Marcos Abranches - Gostava de assistir a
apresentações de dança, a algumas performances, e, nessas ocasiões, vinha algo
de dentro de mim questionando por que
eu não poderia estar naquele palco. Comecei um curso de dança na Estação Especial da Lapa [que oferece atividades para portadores de deficiência] e fui começando a me descobrir. Até que um dia vi
uma apresentação do Sandro Borelli no
Teatro Mars, em São Paulo. Ele estava
preparando o espetáculo "O Senhor dos
Anjos", baseado na obra do poeta Augusto dos Anjos. Fizemos um contato rápido, e ele me telefonou pedindo para eu
gravar uma poesia para o espetáculo. Comecei a frequentar os ensaios diariamente como espectador e me empolgava a cada dia. As pessoas do grupo me receberam muito bem, e eu já me sentia um integrante. Até que fiz um teste e fui aceito
como estagiário. Tive uma alegria que
nunca havia experimentado em toda a
minha vida. Não sei nem descrever como
me senti quando estreamos no SESC, há
dois anos e meio, de tão bom que foi. Até
a crítica fez excelentes comentários.
Folha - Como a dança modificou a sua vida?

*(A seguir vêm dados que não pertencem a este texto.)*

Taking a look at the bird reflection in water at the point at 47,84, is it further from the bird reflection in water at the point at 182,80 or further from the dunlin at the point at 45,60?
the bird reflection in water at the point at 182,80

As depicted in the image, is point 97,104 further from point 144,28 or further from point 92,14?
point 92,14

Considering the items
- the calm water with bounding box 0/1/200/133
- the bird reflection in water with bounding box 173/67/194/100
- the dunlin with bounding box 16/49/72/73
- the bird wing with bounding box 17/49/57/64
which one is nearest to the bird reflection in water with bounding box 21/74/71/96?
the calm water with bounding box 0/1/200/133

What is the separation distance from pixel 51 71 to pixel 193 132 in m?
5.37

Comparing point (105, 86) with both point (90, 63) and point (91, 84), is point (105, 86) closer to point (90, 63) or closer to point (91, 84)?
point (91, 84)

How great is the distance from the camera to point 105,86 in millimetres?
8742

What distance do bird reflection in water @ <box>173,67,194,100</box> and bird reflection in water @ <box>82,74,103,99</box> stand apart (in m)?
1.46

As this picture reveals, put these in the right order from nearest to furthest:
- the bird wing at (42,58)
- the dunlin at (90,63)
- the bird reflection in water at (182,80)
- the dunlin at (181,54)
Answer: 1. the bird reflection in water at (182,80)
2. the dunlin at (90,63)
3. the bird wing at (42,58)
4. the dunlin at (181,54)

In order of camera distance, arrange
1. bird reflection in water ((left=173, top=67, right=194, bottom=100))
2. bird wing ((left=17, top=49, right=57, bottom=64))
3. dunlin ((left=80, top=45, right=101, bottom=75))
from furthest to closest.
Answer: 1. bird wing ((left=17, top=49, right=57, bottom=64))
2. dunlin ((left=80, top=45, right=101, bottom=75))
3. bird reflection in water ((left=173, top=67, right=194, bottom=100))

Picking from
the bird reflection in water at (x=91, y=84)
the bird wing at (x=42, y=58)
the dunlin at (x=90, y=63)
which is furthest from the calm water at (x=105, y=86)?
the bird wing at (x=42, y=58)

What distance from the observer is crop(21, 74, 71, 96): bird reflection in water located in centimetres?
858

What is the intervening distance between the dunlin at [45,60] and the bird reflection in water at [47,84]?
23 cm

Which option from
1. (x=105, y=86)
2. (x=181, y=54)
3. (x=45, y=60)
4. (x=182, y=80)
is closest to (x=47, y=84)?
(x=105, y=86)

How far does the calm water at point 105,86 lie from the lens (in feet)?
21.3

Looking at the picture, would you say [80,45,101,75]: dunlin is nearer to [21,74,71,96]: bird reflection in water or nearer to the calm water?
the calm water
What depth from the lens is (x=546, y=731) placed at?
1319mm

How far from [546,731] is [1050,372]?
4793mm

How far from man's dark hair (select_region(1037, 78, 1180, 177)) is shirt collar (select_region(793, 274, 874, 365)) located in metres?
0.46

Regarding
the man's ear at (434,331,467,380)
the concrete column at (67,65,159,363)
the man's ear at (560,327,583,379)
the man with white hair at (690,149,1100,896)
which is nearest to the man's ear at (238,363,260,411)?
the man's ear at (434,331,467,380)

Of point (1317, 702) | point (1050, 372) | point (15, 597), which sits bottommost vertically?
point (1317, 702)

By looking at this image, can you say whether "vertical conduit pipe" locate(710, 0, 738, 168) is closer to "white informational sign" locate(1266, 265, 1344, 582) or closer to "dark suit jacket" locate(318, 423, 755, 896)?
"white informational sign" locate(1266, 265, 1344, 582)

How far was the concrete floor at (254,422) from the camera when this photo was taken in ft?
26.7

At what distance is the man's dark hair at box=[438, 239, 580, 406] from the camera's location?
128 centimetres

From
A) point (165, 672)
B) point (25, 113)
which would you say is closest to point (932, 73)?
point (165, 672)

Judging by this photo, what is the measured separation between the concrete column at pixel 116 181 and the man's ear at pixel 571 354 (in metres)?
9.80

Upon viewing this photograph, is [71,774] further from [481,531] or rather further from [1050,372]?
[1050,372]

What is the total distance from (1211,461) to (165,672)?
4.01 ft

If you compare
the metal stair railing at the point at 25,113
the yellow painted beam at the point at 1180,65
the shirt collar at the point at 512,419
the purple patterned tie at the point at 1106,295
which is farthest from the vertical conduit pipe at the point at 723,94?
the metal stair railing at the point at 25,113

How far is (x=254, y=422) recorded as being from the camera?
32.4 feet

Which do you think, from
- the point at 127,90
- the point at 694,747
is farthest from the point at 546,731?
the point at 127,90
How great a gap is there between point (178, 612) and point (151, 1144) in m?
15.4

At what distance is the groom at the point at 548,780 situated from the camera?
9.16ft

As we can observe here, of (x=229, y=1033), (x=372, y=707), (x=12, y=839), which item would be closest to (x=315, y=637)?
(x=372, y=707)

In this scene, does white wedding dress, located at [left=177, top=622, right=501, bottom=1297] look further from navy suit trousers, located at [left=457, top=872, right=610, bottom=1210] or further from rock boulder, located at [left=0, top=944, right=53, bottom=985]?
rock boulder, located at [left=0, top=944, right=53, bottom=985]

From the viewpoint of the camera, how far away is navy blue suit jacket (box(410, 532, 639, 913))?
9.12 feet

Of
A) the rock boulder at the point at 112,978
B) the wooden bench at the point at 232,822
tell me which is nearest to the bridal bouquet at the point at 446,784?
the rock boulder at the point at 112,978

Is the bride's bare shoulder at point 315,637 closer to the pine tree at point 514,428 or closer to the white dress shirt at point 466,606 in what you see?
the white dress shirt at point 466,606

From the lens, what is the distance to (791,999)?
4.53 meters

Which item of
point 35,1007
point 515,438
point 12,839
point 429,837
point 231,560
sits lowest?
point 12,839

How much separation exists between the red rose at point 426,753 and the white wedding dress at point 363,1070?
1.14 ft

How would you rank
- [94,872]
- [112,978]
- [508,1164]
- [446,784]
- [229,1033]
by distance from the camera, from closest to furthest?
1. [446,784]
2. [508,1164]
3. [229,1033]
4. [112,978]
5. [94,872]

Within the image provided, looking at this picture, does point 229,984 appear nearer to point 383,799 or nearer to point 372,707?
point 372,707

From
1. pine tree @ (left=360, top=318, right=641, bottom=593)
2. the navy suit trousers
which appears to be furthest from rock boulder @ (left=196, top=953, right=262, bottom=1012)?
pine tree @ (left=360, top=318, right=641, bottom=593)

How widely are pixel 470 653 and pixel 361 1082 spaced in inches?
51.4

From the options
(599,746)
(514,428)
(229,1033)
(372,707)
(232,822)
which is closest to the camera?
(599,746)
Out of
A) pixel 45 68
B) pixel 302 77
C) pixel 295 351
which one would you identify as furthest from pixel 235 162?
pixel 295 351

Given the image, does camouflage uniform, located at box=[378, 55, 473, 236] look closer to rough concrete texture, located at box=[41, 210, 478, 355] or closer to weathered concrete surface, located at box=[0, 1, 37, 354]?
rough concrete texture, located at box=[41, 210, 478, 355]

Abranches - A dança se tornou uma fisioterapia; vem me ajudando na minha
postura e na minha coordenação motora
e me fez acreditar em um mundo melhor.
A dança virou uma rotina. Descobri que
a deficiência não é um obstáculo. Há pessoas que têm preconceito, mas não ligo,
eu sou o que sou e tenho o meu espaço.
Cada um veio ao mundo para viver, para
cumprir o que Deus colocou no caminho. No meu caso, Ele colocou a dança.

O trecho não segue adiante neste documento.